• Records supplied:
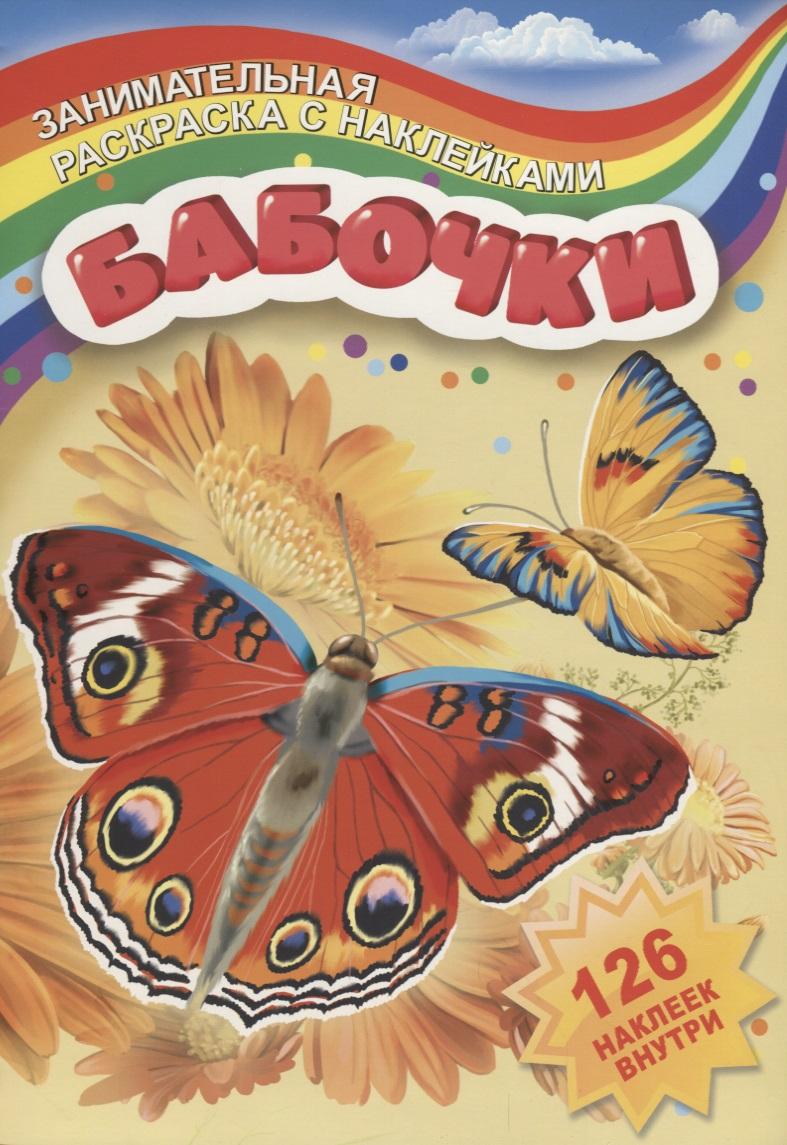 Коваленко А. (ред.) Занимательная раскраска с наклейками. Бабочки. 126 наклеек внутри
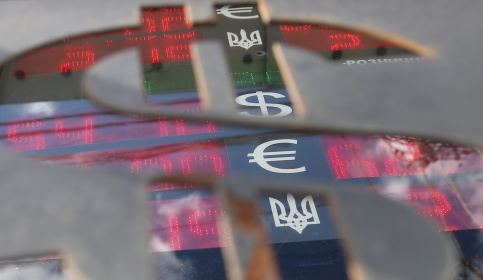 Увеличение ставки ФРС США может привести к уменьшению курса рубля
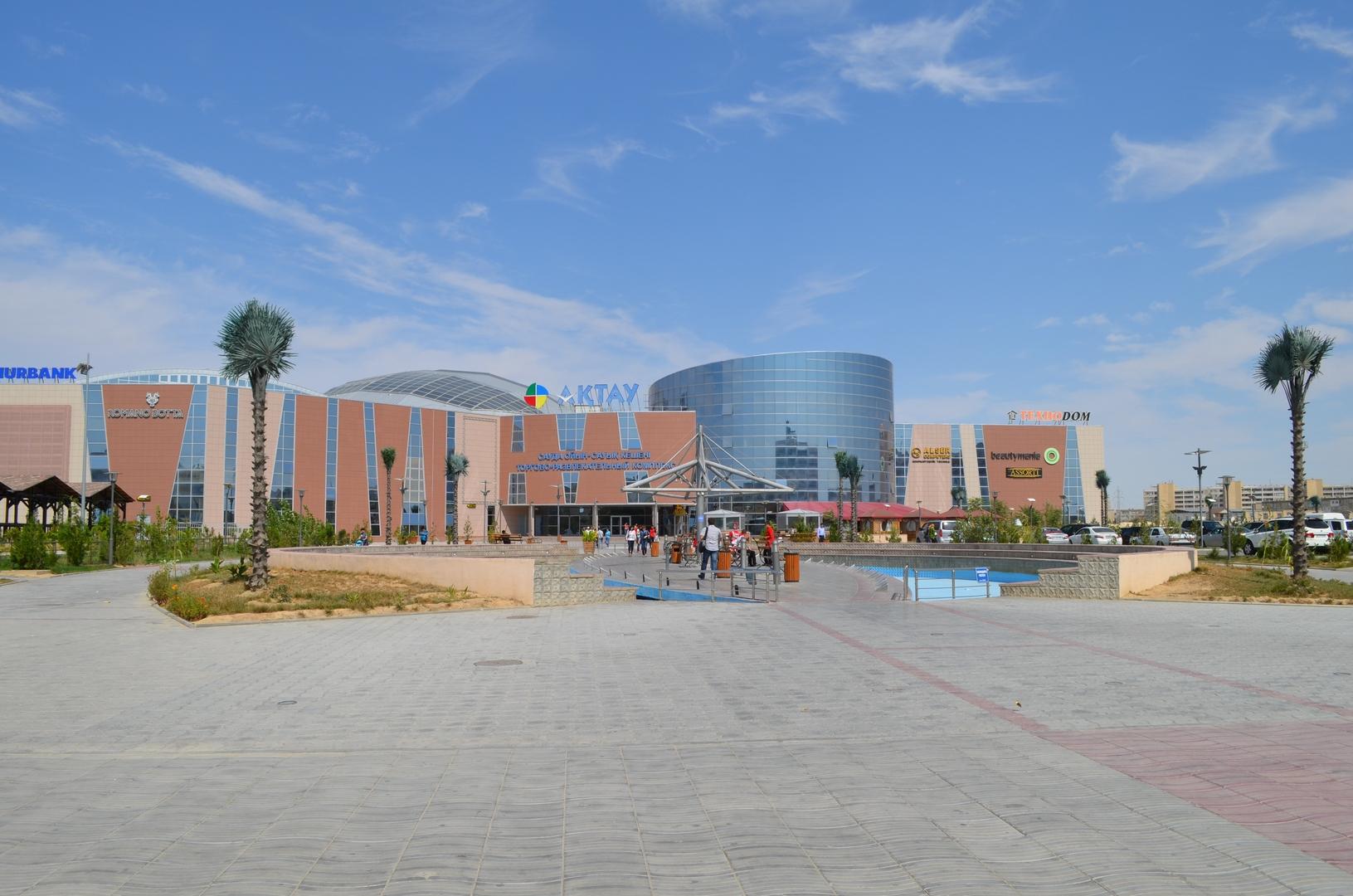 город актау казахстан фото одном кадров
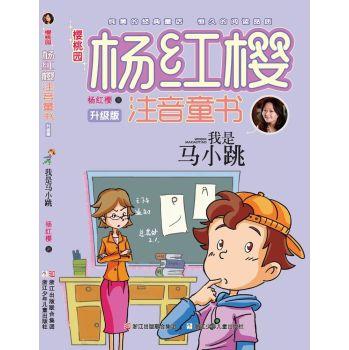 樱桃园·杨红樱注音童书 升级版:我是马小跳(注音版)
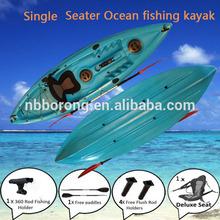 plastic kayak/kayak pedal/kayak wholesale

• Your objective: Your answer should contain all the material above, written out exactly, and none of the pictures.

• Solution to this exercise:
 Коваленко А. (ред.) Занимательная раскраска с наклейками. Бабочки. 126 наклеек внутри
 Увеличение ставки ФРС США может привести к уменьшению курса рубля
 город актау казахстан фото одном кадров
 樱桃园·杨红樱注音童书 升级版:我是马小跳(注音版)
 plastic kayak/kayak pedal/kayak wholesale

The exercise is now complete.